Introduction
I recently ran into a frustration while working on some Ansible roles. I was attempting to use an Ansible handler to reset the SSH connection after making a change to a user.
My role was attempting to install Docker, add the Ansible User to the Docker Group, and deploy a container. However, the addition of the user to the Docker group wouldn’t take effect until the connection was reset (until that user logged out and logged back in).
So, I created a handler to reset the connection whenever the task of adding the user to the Docker group produced a ‘changed’ status. Much to my dismay, however, no matter how many times I double checked that I had notified the handler correctly, the connection would not reset and the play would fail.
What is an Ansible Handler?
When writing automation logic, there are often times when you need something to execute conditionally. “If this happens, then do this.” Ansible supports conditionals like this. You could write something like:
- name: Add user to Docker group and deploy a container
hosts: all
tasks:
- name: Add user to docker group
become: true
ansible.builtin.user:
name: "{{ ansible_user }}"

[PROMPT 1]
Format everything in the listing from the line containing "How far is the woman from the camera's lens?" down to the end of the listing as a numbered list, leaving out blank lines.

Entries on spatial positioning
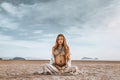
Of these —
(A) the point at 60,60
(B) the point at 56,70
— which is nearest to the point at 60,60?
(A) the point at 60,60

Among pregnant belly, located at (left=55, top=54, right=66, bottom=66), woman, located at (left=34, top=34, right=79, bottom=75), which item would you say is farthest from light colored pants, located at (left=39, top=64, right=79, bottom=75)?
pregnant belly, located at (left=55, top=54, right=66, bottom=66)

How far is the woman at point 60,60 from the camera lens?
442 inches

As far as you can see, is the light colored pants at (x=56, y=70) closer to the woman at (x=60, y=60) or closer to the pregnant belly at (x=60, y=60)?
the woman at (x=60, y=60)

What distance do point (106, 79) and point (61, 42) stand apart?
2884 mm

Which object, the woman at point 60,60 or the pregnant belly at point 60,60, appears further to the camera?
the pregnant belly at point 60,60

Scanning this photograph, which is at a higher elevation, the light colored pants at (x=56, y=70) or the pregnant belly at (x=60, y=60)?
the pregnant belly at (x=60, y=60)

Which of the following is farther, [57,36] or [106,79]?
[57,36]

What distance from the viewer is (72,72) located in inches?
444

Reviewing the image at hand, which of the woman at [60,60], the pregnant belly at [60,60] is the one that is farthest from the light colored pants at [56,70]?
the pregnant belly at [60,60]

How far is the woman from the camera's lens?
36.9 feet

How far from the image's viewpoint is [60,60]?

[PROMPT 2]
According to the post on Ansible handlers, when would adding the user to the Docker group take effect?

[TASK ANSWER 1]
1. How far is the woman from the camera's lens?
2. 36.9 feet
3. How far from the image's viewpoint is [60,60]?

[TASK ANSWER 2]
Only once the connection was reset, meaning after that user logged out and logged back in.